Central Bank Independence in Question
The other major issue that is being scrutinized is how the FOMC votes and who will be voting.
Firstly, votes could be divided due to concerns about tariff-related inflation versus a labour market slowdown, coupled with pressure from Trump to ease. On the voting members, Trump nominee Stephen Miran has been approved by the Senate for a Fed position while an appeals court has denied the President’s attempt to remove Lisa Cook.
«A victory for Trump will be seen as a blow to Fed independence and may not be well received by markets.

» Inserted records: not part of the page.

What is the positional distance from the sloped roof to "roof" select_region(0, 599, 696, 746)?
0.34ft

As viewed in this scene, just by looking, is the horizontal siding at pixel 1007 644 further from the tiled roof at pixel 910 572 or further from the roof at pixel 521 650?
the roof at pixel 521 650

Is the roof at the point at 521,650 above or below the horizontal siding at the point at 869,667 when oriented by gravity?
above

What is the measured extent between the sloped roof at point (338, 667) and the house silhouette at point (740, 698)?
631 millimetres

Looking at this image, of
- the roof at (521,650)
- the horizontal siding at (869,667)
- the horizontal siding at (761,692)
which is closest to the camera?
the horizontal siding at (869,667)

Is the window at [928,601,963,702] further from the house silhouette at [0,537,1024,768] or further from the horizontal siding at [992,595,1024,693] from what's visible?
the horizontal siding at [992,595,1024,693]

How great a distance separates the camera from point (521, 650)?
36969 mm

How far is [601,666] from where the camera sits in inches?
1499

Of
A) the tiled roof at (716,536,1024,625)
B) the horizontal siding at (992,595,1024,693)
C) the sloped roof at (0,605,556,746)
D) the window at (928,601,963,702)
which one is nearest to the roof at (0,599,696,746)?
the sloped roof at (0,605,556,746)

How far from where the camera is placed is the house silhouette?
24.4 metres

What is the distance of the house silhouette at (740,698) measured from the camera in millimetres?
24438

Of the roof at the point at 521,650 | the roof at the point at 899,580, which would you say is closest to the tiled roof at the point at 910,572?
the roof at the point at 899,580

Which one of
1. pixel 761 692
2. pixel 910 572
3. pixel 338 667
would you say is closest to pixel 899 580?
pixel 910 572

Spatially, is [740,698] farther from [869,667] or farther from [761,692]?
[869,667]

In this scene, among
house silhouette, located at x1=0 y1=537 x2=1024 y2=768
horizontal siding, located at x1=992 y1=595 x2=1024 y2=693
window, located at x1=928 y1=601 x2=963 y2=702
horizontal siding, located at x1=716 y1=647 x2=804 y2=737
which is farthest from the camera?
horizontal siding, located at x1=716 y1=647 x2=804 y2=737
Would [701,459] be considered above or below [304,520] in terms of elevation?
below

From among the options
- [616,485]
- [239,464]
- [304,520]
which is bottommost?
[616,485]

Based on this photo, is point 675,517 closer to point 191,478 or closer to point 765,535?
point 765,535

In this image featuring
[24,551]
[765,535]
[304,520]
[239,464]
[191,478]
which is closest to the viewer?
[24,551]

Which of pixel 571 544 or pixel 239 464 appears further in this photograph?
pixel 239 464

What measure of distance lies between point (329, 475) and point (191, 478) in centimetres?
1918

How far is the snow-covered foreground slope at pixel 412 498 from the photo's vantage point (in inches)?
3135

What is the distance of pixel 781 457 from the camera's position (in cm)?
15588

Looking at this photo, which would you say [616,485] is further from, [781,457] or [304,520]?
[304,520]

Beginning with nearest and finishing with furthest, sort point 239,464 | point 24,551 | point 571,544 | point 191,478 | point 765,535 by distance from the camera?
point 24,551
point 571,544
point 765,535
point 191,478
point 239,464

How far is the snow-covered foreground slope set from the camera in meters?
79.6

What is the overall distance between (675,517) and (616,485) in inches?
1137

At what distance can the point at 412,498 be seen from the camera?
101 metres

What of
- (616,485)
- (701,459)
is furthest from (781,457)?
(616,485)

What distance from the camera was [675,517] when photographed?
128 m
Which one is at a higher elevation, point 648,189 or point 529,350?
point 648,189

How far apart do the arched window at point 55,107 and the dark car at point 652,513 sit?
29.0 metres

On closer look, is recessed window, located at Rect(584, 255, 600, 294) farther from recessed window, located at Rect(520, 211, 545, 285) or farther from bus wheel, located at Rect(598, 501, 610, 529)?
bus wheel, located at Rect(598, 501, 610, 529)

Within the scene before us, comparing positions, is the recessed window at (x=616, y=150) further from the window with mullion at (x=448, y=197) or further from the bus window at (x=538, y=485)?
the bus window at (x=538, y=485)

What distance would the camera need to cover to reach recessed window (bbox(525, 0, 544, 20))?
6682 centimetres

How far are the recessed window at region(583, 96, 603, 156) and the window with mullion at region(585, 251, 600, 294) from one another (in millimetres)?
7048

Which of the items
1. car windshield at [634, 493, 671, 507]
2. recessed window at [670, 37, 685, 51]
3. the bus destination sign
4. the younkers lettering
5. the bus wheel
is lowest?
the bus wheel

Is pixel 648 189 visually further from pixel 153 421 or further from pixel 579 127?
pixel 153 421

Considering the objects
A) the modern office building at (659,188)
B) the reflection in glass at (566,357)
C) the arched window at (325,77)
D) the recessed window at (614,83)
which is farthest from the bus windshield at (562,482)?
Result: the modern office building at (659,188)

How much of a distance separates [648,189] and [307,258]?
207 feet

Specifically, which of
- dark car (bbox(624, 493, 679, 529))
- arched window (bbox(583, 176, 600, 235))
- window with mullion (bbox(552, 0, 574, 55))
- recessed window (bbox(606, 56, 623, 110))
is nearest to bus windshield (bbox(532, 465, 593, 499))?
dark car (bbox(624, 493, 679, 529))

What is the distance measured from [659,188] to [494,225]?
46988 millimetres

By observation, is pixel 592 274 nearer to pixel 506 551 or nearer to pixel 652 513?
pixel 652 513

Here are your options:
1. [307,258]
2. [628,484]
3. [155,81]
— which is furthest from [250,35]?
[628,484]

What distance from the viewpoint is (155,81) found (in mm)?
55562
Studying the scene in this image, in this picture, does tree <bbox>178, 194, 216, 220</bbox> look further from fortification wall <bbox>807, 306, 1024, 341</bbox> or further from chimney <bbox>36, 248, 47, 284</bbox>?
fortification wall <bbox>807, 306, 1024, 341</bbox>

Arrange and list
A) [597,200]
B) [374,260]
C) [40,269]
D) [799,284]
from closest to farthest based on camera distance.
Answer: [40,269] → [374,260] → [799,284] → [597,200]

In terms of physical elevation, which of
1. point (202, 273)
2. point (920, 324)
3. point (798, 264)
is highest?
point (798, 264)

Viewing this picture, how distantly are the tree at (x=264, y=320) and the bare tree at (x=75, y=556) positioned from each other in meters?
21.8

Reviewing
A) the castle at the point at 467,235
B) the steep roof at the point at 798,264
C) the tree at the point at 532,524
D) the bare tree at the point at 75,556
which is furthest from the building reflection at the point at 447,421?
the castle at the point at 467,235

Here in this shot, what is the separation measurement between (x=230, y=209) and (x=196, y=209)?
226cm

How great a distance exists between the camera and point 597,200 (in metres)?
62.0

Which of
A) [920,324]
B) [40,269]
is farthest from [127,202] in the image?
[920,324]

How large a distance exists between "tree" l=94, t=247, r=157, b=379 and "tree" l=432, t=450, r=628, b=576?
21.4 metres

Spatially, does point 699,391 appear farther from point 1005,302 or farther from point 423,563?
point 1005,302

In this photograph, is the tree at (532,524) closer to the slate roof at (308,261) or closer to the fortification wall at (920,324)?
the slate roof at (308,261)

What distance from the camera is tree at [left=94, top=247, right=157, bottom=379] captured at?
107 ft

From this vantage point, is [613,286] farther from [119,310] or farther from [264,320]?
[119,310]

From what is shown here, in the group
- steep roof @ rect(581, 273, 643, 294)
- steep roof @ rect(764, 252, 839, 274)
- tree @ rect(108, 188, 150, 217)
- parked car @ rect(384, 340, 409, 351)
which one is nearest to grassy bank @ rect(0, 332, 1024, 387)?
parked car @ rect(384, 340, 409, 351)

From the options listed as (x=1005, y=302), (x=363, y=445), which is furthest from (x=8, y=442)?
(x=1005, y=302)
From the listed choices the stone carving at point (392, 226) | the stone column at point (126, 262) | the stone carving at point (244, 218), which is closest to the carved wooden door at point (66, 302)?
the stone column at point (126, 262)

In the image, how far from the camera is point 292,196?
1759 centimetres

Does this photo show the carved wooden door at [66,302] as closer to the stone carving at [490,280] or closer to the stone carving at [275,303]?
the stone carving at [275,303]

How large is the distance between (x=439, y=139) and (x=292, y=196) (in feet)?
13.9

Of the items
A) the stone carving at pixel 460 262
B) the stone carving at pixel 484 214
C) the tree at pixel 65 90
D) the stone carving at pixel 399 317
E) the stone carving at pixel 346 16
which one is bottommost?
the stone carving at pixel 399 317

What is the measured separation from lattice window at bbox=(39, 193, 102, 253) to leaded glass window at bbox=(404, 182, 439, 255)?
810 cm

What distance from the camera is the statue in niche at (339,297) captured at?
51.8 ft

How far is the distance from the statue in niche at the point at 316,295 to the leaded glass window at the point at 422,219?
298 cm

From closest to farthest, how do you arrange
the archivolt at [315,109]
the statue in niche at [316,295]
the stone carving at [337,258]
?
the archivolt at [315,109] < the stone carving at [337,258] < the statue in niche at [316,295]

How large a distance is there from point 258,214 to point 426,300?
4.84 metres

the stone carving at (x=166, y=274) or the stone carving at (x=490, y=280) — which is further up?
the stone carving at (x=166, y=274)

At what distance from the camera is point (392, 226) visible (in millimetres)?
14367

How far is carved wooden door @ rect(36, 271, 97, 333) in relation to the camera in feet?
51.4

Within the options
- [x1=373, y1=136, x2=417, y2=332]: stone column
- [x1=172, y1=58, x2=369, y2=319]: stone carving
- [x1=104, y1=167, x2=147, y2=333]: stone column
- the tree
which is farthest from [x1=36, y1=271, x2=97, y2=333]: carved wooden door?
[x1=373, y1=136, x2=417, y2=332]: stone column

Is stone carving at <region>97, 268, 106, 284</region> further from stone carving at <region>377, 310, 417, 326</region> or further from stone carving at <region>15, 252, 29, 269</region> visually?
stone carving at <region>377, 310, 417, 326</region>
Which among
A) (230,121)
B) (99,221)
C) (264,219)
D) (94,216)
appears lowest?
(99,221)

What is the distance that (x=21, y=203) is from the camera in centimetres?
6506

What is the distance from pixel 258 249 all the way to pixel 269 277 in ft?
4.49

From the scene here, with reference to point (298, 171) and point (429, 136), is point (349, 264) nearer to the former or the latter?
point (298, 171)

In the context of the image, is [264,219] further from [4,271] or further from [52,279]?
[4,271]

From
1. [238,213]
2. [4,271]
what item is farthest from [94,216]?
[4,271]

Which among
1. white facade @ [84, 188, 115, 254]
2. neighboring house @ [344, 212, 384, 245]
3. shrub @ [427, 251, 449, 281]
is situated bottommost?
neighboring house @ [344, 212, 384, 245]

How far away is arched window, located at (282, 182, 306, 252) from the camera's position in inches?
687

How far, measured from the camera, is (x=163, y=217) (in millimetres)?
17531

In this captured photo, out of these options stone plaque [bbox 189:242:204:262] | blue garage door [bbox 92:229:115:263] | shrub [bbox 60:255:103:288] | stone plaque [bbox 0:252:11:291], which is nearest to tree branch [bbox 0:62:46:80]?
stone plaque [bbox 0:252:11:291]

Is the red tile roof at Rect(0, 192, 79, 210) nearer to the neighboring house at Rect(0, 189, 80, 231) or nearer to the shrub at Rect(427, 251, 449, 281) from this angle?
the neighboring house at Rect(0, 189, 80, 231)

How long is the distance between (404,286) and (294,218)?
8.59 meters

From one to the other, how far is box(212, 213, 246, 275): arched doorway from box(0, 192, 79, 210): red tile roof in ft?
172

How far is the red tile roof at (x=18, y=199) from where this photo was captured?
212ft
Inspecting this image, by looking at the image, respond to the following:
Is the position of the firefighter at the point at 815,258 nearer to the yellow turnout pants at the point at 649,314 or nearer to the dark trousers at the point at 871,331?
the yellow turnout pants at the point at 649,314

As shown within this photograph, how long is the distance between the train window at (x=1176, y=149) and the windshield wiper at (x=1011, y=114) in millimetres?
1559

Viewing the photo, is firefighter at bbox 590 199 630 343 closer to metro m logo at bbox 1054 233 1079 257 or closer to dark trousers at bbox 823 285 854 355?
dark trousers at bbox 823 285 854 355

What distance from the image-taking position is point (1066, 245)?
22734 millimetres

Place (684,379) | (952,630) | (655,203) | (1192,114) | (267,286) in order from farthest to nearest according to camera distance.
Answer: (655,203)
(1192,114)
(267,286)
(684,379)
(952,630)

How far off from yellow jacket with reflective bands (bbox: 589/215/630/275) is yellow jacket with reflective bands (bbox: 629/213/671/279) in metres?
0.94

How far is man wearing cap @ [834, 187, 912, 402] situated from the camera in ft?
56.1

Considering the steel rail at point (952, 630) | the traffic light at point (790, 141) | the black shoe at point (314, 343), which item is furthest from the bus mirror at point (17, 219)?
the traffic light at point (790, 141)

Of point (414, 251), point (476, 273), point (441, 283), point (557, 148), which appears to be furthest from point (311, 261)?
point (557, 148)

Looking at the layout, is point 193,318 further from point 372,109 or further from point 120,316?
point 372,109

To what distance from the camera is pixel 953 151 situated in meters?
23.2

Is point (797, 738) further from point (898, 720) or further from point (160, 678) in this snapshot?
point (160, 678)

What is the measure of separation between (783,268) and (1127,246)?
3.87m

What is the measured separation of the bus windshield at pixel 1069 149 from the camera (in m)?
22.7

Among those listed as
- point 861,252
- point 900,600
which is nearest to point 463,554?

It could even offset some of the positivity from a more dovish Fed and rate cuts by the US central bank,» said a note authored by Vasu Menon, managing director, investment strategy, OCBC.
Market Impact: AI Favored
On market impact, banks are broadly positive on the outcome from the expected rate cut, especially regarding tech investments.
«Without taking any single name views, we continue to believe that investors focused on transformational innovation will outperform broader markets. Recent developments and intact long-term drivers in the areas of artificial intelligence, power and resources, and longevity have reinforced our conviction,» said UBS in a note.
Gold: More Upside
Another popular call is for more gold upside, despite the precious metal already having surged nearly 40 percent year-to-date.
«While the hedging efficacy of duration is still muted, we remain positive on our gold exposure as a hedge to risk-off moves and potential for total return in a reflation regime,» said a Citi Wealth CIO strategy bulletin.
«[W]e think the metal has further room to rally. We now expect bullion to reach $3,900/oz by June next year, up from our previous forecast of $3,700/oz,» UBS added in a separate note.